Elvis the serval, however, was brought to the facility by former pet owners. He was dropped off in a cat carrying case with an attached note explaining that his name was Elvis and his owners loved him very much but could no longer take care of him. Keepers discovered he had atrophy in his hind legs from not getting enough exercise, was malnourished—despite being fed high-end exotic pet food, according to the note—and had marks on his face from rubbing against an enclosure.
"That's just an example of people who were well-meaning," Horsfield said. "They probably had animal care experience, were probably well-to-do if they could afford exotic cat food. But they just didn't have the knowledge, the resources, the capabilities to care for an exotic animal."
Binturongs, also known as Asian bear cats, are native to Southeast Asia and are neither bears nor cats. Covered in long, course fur with tufted ears, binturongs live mostly in trees and are excellent climbers.
"Binturongs are probably the most important species you've never heard of," Horsfield said. "They're one of two known animals in the ecosystem that process the strangler fig and let it pass through their system. The strangler fig is so hard that it can't germinate on its own. It has to pass through the system of the binturong in order to hit the ground and grow. And the strangler fig makes up a lot of the canopy of the rainforest."
Binturongs were the specialty of Dr. Michael Bleyman, Carolina Tiger Rescue's founder, back when the facility was called Carnivore Preservation Trust and focused on breeding wild animals.
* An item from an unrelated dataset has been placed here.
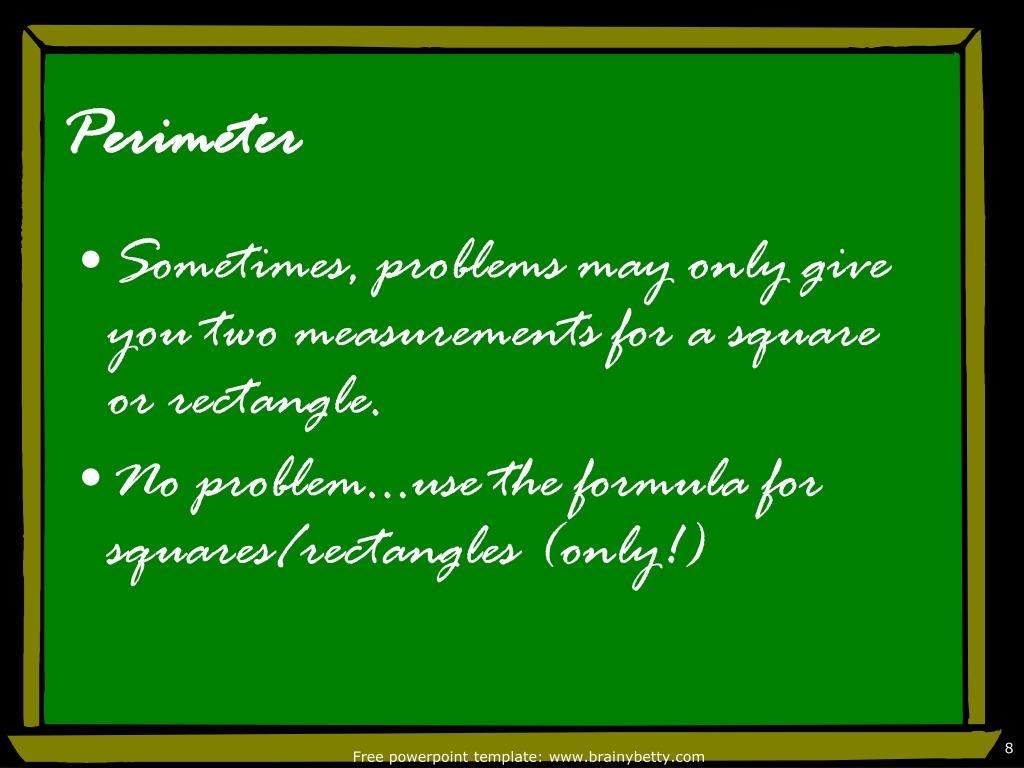 Perimeter

• Sometimes, problems may only give you two measurements for a square or rectangle.

• No problem…use the formula for squares/rectangles (only!)

Free powerpoint template: www.brainybetty.com

8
At one time, the Pittsboro organization had more binturongs than any other facility in the world.
Bobcats are very populated in 48 states as well as parts of Canada and Mexico. Typically, the cats hunt small mammals and rodents. They have naturally short tails and spotted ears.
Collins the bobcat came to Carolina Tiger Rescue from a private owner who had him declawed. He was sent first to Genesis Wildlife Sanctuary in western North Carolina, where they tried to match him with a female bobcat. The two didn't get along, however, and Collins moved to Pittsboro.
Carolina Tiger Rescue recently rescued a new bobcat, Maggie. Keepers aren't sure yet whether Maggie and Collins will get along—since both have been solitary all their lives—but Maggie will start in an enclosure with a shared wall to introduce them.
Carolina Tiger Rescue has three lions, two males and one female, all of which came from the Wild Animal Orphanage in Texas after it closed. The two males, Sebastian and Tarzan, don't have manes because they were neutered.
Sebastian came from a private owner in Texas who used him as a prop in his haunted house to scare people. One the owner died, he left Sebastian to his mother, who donated him to the Wild Animal Orphanage.
Sheba, the lone female lion, used to be a beach prop in Cancun as a cub. People would come and take pictures with her on the beach. She was also featured on animal planet and considered Carolina Tiger Rescue's celebrity. She came to Wild Animal Orphanage through organizations in Mexico.
Tarzan had a similar story, coming from a Mexican beach. A hotel used him to attract guests, enticing them to come in and play with their lion cub. When he became too difficult to handle, the hotel put him in a 3-foot-by-6-foot-by-3-foot enclosure in front of the hotel, where a tourist saw him and worked with local organizations to get him sent to the U.S.
Because female lions typically do the hunting and cub-raising in the wild, Sheba is much more active than her male counterparts, who tend to sleep 18 to 20 hours a day.